Structure, morphology, and microstructure of the precursors and the corresponding Ni_xCo_yS₄/rGO composites were characterized by X-ray diffraction using Cu Kα (λ = 1.5406 Å) radiation (XRD, Bruker D8 AdvanceRint-2000), scanning electron microscopy (SEM, Sirion 200), and transmission electron microscopy (TEM, Tecnai G12, 200 kV). The Surface elemental valence of the sample was characterized by X-ray photoelectron spectroscopy (XPS, PHI5600, PerkineElmer).

Electrochemical Measurement

Circular Ni foams were cleaned in 1.0 mol L⁻¹ KOH solution with ultrasonic cleaning for 30 min to remove impurities on the surface, and washed with deionized water three times. The preparation of electrodes was followed in the same procedure as described in previous work (Dong et al., 2018), and the diameter of Ni foam for positive and negative electrode is 12 and 16 mm, respectively.

Electrochemical tests were performed in three-electrode systems with 6 mol L⁻¹ KOH as electrolyte, the working electrode was prepared by mixing Ni_xCo_yS₄/rGO composites, conductive additive (Super P), and binder (60 wt% PTFE emulsion) in a ratio of 8:1:1, Hg/HgO electrode as the reference electrode and Pt electrode as the counter electrode, respectively. By contrast, electrochemical tests carried out in the asymmetric supercapacitor were based on the abovementioned working electrode (positive electrode) and active carbon electrode (negative electrode), in which the active carbon electrode was prepared by mixing active carbon, conductive additive (Super P) and binder (60 wt% PTFE emulsion) in a ratio of 85:10:5. Cyclic voltammetry (CV) and electrochemical impedance spectroscopy (EIS) were tested by a CHI 660D electrochemical workstation (Chenhua Instruments, Shanghai). Galvanostatic charge-discharge (GCD) tests were carried out with the LAND electrochemical test system. Additional experimental details are described in the Supplementary Material of the work.

* Given request 1 *
Answer these questions from the text on composite characterization and electrochemical testing:
(a) Which instrument was used to characterize the surface elemental valence of the sample?
(b) In what solution were the circular Ni foams cleaned, and for how long?
(c) In what ratio were active carbon, Super P, and binder mixed for the active carbon electrode?

[Rows of spatial question records]

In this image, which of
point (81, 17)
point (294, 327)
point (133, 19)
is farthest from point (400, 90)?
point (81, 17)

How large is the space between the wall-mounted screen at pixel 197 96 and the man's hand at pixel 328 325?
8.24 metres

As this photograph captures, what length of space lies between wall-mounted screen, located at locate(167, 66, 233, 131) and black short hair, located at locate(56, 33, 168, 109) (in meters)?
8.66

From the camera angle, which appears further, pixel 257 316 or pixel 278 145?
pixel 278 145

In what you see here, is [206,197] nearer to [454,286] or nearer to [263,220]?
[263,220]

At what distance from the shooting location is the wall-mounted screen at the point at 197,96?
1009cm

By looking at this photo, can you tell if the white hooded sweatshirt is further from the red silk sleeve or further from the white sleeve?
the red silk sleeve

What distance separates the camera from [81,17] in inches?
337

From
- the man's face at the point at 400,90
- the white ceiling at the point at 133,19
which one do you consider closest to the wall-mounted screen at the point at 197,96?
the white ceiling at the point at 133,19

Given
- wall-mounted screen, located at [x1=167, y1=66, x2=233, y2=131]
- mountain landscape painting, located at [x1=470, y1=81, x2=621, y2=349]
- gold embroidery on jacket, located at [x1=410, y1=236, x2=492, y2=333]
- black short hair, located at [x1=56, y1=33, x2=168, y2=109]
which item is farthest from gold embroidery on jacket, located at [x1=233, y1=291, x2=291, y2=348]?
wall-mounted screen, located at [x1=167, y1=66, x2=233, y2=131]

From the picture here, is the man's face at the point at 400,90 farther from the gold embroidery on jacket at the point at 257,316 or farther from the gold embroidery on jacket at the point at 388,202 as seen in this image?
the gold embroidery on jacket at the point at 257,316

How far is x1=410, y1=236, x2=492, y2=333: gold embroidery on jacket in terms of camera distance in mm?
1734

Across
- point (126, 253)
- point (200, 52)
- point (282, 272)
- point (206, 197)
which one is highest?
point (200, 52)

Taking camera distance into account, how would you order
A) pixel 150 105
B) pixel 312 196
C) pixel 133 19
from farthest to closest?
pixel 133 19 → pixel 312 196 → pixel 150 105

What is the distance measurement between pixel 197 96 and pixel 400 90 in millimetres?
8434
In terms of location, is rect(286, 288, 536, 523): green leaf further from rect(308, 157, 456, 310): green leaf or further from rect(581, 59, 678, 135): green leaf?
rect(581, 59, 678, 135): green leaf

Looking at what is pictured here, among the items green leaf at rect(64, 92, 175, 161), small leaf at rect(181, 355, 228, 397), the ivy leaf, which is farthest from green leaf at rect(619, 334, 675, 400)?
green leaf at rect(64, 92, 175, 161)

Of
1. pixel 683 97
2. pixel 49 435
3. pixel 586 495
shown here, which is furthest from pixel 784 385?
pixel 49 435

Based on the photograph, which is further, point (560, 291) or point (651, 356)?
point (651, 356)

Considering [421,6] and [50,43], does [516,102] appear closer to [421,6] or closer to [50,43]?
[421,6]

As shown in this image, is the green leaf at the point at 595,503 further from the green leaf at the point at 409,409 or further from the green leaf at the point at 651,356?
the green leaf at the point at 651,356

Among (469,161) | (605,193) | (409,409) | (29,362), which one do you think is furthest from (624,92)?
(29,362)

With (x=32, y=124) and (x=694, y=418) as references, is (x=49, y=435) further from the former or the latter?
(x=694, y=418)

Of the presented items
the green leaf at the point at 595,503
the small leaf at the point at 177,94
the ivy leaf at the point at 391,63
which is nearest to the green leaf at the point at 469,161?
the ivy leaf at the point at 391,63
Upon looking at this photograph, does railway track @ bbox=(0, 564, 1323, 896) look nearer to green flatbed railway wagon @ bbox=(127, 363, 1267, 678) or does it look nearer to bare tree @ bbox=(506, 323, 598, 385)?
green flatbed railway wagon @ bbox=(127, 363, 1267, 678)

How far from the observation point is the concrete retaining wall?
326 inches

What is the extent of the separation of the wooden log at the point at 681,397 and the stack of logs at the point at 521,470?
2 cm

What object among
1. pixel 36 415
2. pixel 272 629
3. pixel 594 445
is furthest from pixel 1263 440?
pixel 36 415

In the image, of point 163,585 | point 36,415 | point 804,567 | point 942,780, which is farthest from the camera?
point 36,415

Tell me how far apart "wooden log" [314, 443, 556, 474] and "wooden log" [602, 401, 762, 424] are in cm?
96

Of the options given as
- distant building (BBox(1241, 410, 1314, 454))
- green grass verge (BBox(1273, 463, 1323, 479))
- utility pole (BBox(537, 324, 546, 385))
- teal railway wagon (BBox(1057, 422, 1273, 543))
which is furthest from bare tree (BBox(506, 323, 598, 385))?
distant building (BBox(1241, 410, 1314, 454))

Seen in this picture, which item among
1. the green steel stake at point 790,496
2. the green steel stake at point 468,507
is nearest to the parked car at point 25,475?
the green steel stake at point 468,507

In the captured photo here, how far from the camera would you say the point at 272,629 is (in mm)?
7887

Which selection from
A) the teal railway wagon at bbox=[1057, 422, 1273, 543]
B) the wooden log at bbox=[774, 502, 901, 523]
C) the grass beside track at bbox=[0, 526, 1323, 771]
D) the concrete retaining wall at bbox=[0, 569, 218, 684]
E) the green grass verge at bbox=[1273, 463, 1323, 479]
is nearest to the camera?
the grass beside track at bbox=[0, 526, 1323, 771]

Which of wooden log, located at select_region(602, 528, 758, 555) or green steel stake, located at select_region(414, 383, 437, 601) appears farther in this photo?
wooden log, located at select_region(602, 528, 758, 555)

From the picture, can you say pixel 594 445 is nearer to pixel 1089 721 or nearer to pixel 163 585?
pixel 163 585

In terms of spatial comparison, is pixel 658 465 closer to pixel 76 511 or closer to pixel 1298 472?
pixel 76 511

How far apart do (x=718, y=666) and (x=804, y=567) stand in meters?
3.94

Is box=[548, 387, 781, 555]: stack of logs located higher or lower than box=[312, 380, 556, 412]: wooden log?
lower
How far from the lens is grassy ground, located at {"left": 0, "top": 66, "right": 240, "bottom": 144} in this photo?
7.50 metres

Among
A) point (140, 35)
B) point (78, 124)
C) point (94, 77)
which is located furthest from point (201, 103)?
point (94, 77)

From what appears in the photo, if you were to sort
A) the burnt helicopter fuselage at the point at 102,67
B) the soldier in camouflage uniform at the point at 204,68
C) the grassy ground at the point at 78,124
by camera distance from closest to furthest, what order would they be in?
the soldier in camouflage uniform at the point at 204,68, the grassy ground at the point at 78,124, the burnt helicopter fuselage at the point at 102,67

* Given request 2 *
Please pull out every line of the records that contains the string "hair". Case counts.

* Right answer 1 *
(a) X-ray photoelectron spectroscopy (XPS, PHI5600, PerkineElmer)
(b) 1.0 mol L⁻¹ KOH solution, with ultrasonic cleaning for 30 min
(c) 85:10:5

* Right answer 2 *
As this photograph captures, what length of space lies between wall-mounted screen, located at locate(167, 66, 233, 131) and black short hair, located at locate(56, 33, 168, 109) (in meters)?
- black short hair, located at [x1=56, y1=33, x2=168, y2=109]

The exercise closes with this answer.